Après un an d'exercice, les enseignants portent, eux, un regard plus contrasté sur le ministre, observant, parfois avec intérêt, ses initiatives sur les programmes scolaires ou son appétence pour des sujets comme les neurosciences, mais restant inquiets sur le traitement qu'il leur réserve en termes de revalorisation salariale notamment. Jean-Michel Blanquer peut enfin aussi se targuer du regard porté sur son action par ses prédécesseurs qui saluent sa détermination à réformer le «mammouth». Jack Lang parle ainsi d'un «homme de qualité», Xavier Darcos d'un homme «nettement mieux préparé que lui (ne l'a été) pour faire le job».

Si Jean-Michel Blanquer met volontairement en avant son profil de technicien pragmatique, de spécialiste au-dessus de la mêlée, éloigné des chapelles qui lestent l'Éducation nationale, il n'en reste pas moins qu'il est aussi – et de plus en plus – un ministre politique.
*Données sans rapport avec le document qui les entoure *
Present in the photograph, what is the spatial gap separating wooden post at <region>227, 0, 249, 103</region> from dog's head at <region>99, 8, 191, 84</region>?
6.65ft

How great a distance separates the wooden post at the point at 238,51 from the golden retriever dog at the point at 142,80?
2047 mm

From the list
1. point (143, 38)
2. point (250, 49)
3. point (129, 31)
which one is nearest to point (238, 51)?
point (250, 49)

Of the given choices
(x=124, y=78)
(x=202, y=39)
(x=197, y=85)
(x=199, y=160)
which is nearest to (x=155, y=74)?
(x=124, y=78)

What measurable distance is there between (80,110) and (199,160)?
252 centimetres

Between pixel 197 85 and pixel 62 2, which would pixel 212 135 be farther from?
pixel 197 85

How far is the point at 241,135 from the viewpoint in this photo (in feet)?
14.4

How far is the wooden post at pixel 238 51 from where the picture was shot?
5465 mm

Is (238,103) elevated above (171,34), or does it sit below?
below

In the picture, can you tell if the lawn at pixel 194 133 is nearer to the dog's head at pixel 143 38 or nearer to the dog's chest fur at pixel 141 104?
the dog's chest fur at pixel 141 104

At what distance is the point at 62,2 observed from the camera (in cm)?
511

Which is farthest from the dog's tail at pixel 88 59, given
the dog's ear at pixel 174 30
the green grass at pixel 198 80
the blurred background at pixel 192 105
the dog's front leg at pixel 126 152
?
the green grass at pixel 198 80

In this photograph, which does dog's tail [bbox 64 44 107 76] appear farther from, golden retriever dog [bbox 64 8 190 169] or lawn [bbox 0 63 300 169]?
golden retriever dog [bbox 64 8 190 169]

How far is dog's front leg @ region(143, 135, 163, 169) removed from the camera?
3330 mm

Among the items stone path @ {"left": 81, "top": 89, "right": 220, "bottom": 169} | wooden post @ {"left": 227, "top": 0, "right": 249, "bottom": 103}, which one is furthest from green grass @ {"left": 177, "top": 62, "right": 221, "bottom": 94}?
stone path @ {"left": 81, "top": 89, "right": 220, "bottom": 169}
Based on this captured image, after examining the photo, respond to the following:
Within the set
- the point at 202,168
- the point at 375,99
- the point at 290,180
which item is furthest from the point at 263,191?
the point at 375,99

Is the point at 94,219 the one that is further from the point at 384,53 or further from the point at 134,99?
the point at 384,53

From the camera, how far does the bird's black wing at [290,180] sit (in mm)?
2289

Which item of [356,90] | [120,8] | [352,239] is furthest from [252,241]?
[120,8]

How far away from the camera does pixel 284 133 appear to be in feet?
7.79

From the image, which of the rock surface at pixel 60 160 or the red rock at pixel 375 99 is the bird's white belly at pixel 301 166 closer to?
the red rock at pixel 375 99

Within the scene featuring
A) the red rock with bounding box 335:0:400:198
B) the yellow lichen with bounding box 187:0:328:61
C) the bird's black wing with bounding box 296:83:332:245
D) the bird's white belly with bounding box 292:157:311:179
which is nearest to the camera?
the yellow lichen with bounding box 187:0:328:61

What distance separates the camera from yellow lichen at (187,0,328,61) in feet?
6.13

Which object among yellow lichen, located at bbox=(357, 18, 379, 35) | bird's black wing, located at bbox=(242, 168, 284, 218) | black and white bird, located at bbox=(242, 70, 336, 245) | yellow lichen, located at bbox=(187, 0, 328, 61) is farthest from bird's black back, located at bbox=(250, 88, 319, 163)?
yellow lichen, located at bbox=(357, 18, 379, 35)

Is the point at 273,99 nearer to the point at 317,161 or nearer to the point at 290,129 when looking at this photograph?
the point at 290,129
Un ministre au parcours idéologique marqué à droite, dont les positions peuvent se faire parfois beaucoup plus dures et dogmatiques que bienveillantes, par exemple lorsqu'il s'agit de pourfendre les pédagogistes réputés de gauche ou de détricoter sans ménagement l'action de celle qui l'a précédé, Najat Vallaud-Belkacem.

Celui dont l'entourage dit qu'il n'a d'autre ambition que de rester cinq ans dans son ministère – ce qui serait historique – devra alors se garder du péché d'orgueil qui caractérise parfois les «meilleurs d'entre nous» : celui de croire, seul, avoir raison sur tout.